Répondez brièvement aux questions suivantes en vous fondant sur le récit de la visite nocturne du Buzludja.
(a) Qu'est-ce qui passait juste au-dessus du groupe ?
(b) Avec l'appareil de qui les photos ont-elles été prises ?
(c) Quelle partie du lieu le groupe décide-t-il d'explorer une fois tout en bas ?

• [Texte sélectionné]
+++

Un spectacle magnifique s’offrait à nos yeux : un ciel d’un bleu profond où étaient épinglés des milliards d’étoiles. La Voie lactée passait juste au-dessus de nous.
Les autres bulgares avaient rebroussé chemin. Peut-être avaient-ils trop peur… En tout cas, nous ne les avons jamais revus.
Nous sommes restés quelque temps à admirer les étoiles et à prendre de magnifiques photos avec l’appareil de Steven.
Au bout d’un moment, nous avons vu une voiture s’approcher. Elle arrivait droit sur le Buzludja. Mince, qui étaient ces gens ?!
Nous décidons de reprendre l’échelle en sens inverse et de rebrousser chemin plutôt que de nous retrouver face à face avec les nouveaux arrivants (qui pouvaient êtes synonymes de problèmes).
Une fois tout en bas, nous décidons d’explorer rapidement le sous-sol…
Apparemment, l’endroit est infesté de zombies et ils adorent faire peur aux étrangers. Je n’en ai pas vu un seul, heureusement !

+++

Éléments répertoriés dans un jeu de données
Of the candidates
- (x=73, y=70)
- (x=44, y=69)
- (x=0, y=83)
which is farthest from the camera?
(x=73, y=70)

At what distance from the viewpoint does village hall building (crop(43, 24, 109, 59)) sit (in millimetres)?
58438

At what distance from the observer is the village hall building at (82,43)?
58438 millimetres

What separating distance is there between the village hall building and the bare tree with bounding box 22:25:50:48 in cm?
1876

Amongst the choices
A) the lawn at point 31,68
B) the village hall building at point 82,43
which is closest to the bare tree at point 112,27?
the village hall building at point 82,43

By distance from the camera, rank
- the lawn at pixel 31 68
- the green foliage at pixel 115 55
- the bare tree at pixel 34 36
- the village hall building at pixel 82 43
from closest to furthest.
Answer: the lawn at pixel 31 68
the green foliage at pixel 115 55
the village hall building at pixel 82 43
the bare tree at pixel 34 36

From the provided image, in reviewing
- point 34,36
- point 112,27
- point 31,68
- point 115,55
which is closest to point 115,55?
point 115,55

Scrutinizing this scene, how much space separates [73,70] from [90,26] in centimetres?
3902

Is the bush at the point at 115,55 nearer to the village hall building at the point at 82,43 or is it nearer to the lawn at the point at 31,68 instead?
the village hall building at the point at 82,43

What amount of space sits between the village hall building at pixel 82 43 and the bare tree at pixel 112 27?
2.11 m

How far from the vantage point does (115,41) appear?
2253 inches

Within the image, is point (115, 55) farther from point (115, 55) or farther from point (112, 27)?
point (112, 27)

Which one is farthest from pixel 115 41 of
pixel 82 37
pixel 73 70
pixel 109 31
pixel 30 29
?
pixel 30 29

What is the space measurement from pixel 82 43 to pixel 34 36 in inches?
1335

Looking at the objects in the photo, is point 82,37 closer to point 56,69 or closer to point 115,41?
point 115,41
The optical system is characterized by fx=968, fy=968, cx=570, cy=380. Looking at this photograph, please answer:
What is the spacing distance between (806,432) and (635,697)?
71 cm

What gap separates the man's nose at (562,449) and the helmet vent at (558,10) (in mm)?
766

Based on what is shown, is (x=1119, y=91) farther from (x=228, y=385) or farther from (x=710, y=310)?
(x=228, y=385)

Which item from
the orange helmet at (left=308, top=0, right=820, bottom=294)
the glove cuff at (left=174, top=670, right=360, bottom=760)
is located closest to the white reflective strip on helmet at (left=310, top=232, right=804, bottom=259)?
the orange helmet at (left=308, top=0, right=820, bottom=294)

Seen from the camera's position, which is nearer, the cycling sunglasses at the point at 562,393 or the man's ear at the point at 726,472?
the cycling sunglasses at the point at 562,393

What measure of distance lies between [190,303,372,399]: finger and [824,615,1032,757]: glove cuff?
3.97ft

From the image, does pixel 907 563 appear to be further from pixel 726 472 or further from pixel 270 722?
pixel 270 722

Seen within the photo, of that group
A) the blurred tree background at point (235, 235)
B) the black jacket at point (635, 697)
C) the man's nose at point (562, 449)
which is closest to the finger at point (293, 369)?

+++

• [La réponse]
(a) La Voie lactée.
(b) Avec l'appareil de Steven.
(c) Le sous-sol.